Here the job is to repeat the listing exactly, but not the pictures in it.

• _Given material_
#####
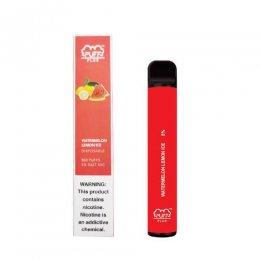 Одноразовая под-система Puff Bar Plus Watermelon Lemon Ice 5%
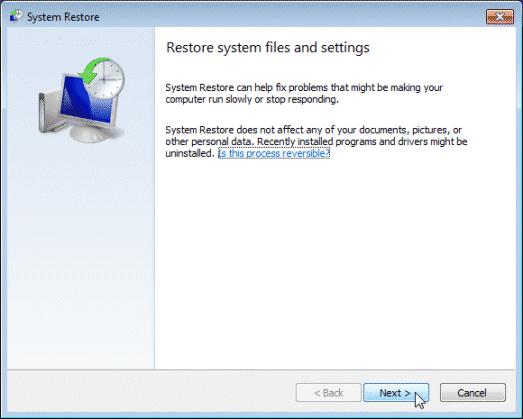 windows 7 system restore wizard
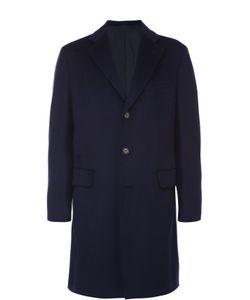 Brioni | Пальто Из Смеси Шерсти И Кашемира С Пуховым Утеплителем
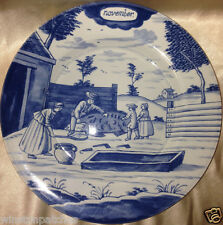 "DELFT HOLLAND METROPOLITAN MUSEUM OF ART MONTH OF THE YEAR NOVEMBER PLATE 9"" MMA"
#####
• _Solution to the problem_
 Одноразовая под-система Puff Bar Plus Watermelon Lemon Ice 5%
 windows 7 system restore wizard
 Brioni | Пальто Из Смеси Шерсти И Кашемира С Пуховым Утеплителем
 "DELFT HOLLAND METROPOLITAN MUSEUM OF ART MONTH OF THE YEAR NOVEMBER PLATE 9"" MMA"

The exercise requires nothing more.